L’incontro vede la partecipazione di Giorgio Marconi, gallerista di Baj dal 1960 e prima di tutto suo amico, e della vedova Roberta Cerini Baj, che ricorderanno alcuni episodi della carriera artistica del maestro, dagli esordi a Milano fino ai contatti con figure di rilievo della cultura e dell’arte internazionale, come Raymond Queneau, André Breton, Marcel Duchamp, Asger Jorn, Corneille, ma anche di scrittori e pittori italiani come Italo Calvino, Dino Buzzati, Piero Manzoni, Tullio d’Albissola, Roberto Crippa, Alik Cavaliere. Seguiranno brevi contributi più specifici dedicati all’opera di Baj. Chiara Gatti, parlerà del tema dell’ultracorpo, dando una lettura di tipo antropologico; Luca Bochicchio, approfondirà il tema delle “modificazioni” in Baj e Jorn; Angela Sanna, infine ricorderà il ruolo fondante di Baj nella patafisica. Maria Fratelli, responsabile della casa Museo Boschi Di Stefano, dove sono conservate ed esposte alcune opere nucleari, darà testimonianza della presenza del maestro nelle collezioni civiche milanesi.

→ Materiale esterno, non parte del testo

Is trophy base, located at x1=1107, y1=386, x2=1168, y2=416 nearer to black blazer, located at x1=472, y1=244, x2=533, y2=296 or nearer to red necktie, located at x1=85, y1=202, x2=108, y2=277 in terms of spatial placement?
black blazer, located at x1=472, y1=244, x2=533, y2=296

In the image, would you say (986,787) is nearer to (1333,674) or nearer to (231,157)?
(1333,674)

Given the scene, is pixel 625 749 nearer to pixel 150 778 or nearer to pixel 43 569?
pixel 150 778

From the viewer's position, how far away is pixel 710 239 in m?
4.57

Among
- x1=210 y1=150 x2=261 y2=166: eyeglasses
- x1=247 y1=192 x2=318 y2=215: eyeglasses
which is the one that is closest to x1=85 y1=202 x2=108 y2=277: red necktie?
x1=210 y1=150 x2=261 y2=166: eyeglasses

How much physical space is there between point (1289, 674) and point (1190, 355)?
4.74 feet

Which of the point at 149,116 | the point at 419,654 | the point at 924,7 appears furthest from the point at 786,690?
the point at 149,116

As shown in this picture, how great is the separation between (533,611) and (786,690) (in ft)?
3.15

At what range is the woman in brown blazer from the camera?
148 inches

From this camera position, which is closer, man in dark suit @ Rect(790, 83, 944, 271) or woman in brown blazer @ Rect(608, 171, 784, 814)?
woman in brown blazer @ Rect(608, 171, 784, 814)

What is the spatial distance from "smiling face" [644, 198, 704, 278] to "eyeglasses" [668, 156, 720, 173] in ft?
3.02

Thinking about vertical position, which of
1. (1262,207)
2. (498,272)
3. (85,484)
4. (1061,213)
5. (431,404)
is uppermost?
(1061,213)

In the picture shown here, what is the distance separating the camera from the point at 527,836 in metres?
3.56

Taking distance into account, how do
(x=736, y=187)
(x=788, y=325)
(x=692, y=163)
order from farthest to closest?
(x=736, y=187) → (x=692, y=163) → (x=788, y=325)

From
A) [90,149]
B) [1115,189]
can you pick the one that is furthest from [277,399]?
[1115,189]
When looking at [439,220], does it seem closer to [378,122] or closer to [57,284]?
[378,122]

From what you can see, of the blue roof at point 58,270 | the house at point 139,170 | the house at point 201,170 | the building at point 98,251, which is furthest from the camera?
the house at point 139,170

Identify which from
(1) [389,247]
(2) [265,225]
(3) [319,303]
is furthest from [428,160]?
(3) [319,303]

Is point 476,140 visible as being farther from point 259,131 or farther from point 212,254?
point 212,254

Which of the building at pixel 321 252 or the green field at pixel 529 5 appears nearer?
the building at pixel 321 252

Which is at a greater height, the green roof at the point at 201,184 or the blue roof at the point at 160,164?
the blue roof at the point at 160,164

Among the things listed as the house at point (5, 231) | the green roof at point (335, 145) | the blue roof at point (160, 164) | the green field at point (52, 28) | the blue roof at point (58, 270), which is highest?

Modera Daria Jorioz, storica dell’arte e dirigente della Regione Autonoma della Valle d’Aosta, responsabile della mostra di Baj presso il Museo Archeologico Regionale.

Per informazioni sull’incontro di Milano:
Fondazione Marconi, via Tadino 15, 20124 Milano
tel. 02 2941 9232; [email protected]

La mostra di Enrico Baj. L'invasione degli ultracorpi al Museo Archeologico Regionale di Aosta, prodotta dall’Assessorato all’Istruzione alla Cultura della Regione Autonoma della Valle d’Aosta e da Silvana Editoriale con il coordinamento scientifico di Raffaella Resch, è curata da Chiara Gatti con la collaborazione di Roberta Cerini Baj. Inaugurata lo scorso 10 giugno con grande presenza di pubblico e ampio sostegno della critica, fino al 9 ottobre propone una serie di appuntamenti volti ad approfondire la figura dell’artista.
Oltre all’incontro di Milano sono in programma una serie di visite guidate ad Aosta con Chiara Gatti, durante le quali la curatrice racconterà Baj - autore affascinante, dalla portata teorica dirompente e polemica - e spiegherà il tema dell’ultracorpo attraverso la visione delle opere esposte, tutte di grande spessore e coinvolgenti a partire dall’installazione ambientale dell’Apocalisse. La rassegna presenta cinquanta opere tra le più significative del maestro: dipinti e collage, esemplari dalle serie dei “mobili” e degli “specchi”, dei “meccani”, dei “generali” e delle “modificazioni”; oltre a trenta piccoli personaggi “in meccano” che costituiscono il Teatro di Ubu (1985) e l’installazione monumentale dell’Apocalisse (1978-83). Passando attraverso i diversi periodi produttivi, essa ricostruisce le trasformazioni e i cambiamenti di questa particolare “figura”, l’ultracorpo, al centro della ricerca dell’artista milanese a partire dal 1951 fino al 1985.